The top 10 words with the highest occurrence frequencies in each of the three datasets are

kbl(cbind(corpusblogsfreq1g[1:10,],corpusnewsfreq1g[1:10,],corpustwitsfreq1g[1:10,])) %>%
        kable_classic(full_width=FALSE) %>% add_header_above(c("Blogs"=2,"News"=2,"Twitter"=2))

Blogs		News		Twitter
word	frequency	word	frequency	word	frequency
one	3726	said	6156	just	3191
will	3150	year	3166	get	3063
time	3025	will	2764	thank	2818
like	3001	one	2262	like	2800
just	2758	new	1792	love	2595
can	2757	time	1777	day	2321
get	2659	two	1604	good	2142
make	2305	state	1603	will	2041
year	2008	like	1524	one	1925
know	1952	get	1483	can	1898

Word clouds showing the occurrence of the top 25 words in each of the datasets are shown below

par(mfrow=c(1,3))
with(corpusblogsfreq1g,wordcloud(word,frequency,random.order = FALSE,maxwords=25,rot.per=0,fixed.asp=TRUE,use.r.layout=FALSE,scale=c(4,1),colors=brewer.pal(8,"Dark2")))
mtext("Blogs",side=3,cex=2)
with(corpusnewsfreq1g,wordcloud(word,frequency,random.order = FALSE,maxwords=25,rot.per=0,fixed.asp=TRUE,use.r.layout=FALSE,scale=c(4,1),colors=brewer.pal(8,"Dark2")))
mtext("News",side=3,cex=2)
with(corpustwitsfreq1g,wordcloud(word,frequency,random.order = FALSE,maxwords=25,rot.per=0,fixed.asp=TRUE,use.r.layout=FALSE,scale=c(4,1),colors=brewer.pal(8,"Dark2")))
mtext("Twitter",side=3,cex=2)

Bigrams

We will now consider the occurrence of bigrams, appeareances of two words together, which could play an important role in the prediction model. Due to memory constrains, we will further decrease the size of the datasets to 5000 entries for the blogs and news entries and to 10000 entries for the Twitter dataset

blogs=sample(blogs,5000)
news=sample(news,5000)
twits=sample(twits,10000)

Now to create the corpora, we don’t remove stop words, as doing so could reduce the significance of bigrams. For the same reason, we do not reduce all the forms of a word to its root or stem.
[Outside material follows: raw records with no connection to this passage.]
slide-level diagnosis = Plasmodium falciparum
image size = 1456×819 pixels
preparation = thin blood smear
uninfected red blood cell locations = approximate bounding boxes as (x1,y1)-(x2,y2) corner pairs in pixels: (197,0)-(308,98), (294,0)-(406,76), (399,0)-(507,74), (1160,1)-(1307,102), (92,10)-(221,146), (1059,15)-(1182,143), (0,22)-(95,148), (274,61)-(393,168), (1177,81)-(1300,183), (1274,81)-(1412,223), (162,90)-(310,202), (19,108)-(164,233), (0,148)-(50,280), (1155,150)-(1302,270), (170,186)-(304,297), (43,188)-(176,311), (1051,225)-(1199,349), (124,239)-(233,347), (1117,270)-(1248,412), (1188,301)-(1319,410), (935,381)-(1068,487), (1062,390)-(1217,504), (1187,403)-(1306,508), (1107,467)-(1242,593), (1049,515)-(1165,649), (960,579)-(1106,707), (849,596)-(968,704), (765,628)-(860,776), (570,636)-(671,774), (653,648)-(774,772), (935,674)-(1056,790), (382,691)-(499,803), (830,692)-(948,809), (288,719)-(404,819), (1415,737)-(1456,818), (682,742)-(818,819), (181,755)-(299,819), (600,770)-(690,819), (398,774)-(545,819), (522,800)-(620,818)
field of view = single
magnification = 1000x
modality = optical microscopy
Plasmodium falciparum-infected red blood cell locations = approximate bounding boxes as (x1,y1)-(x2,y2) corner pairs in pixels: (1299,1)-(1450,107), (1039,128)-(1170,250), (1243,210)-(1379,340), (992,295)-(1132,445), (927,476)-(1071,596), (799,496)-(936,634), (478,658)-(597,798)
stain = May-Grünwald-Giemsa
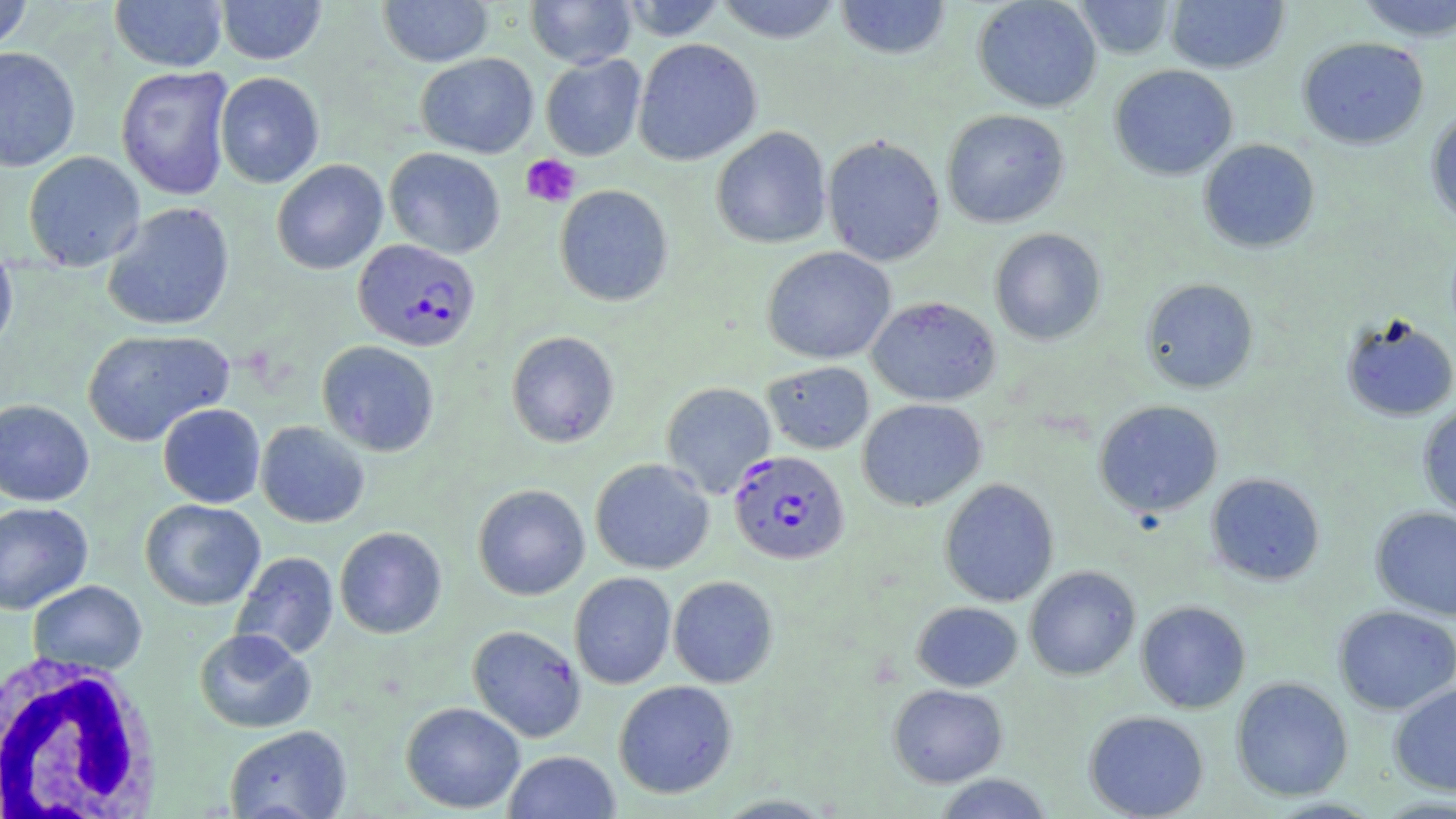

corpusblogs=makecorpus(blogs)
corpusnews=makecorpus(news)
corpustwits=makecorpus(twits)

We apply the same technique to calculate the frequencies of bigrams as the one used before for unigrams.

token2 <- function(x) NGramTokenizer(x, Weka_control(min = 2, max = 2))

corpusblogsfreq2g=rowSums(as.matrix(TermDocumentMatrix(tm_map(corpusblogs,PlainTextDocument), control = list(tokenize = token2))))
corpusblogsfreq2g=data.frame(word=names(corpusblogsfreq2g), frequency=corpusblogsfreq2g,row.names = c())
corpusblogsfreq2g=arrange(corpusblogsfreq2g,desc(frequency))[1:100,]

corpusnewsfreq2g=rowSums(as.matrix(TermDocumentMatrix(tm_map(corpusnews,PlainTextDocument), control = list(tokenize = token2))))
corpusnewsfreq2g=data.frame(word=names(corpusnewsfreq2g), frequency=corpusnewsfreq2g,row.names = c())
corpusnewsfreq2g=arrange(corpusnewsfreq2g,desc(frequency))[1:100,]

corpustwitsfreq2g=rowSums(as.matrix(TermDocumentMatrix(tm_map(corpustwits,PlainTextDocument), control = list(tokenize = token2))))
corpustwitsfreq2g=data.frame(word=names(corpustwitsfreq2g), frequency=corpustwitsfreq2g,row.names = c())
corpustwitsfreq2g=arrange(corpustwitsfreq2g,desc(frequency))[1:100,]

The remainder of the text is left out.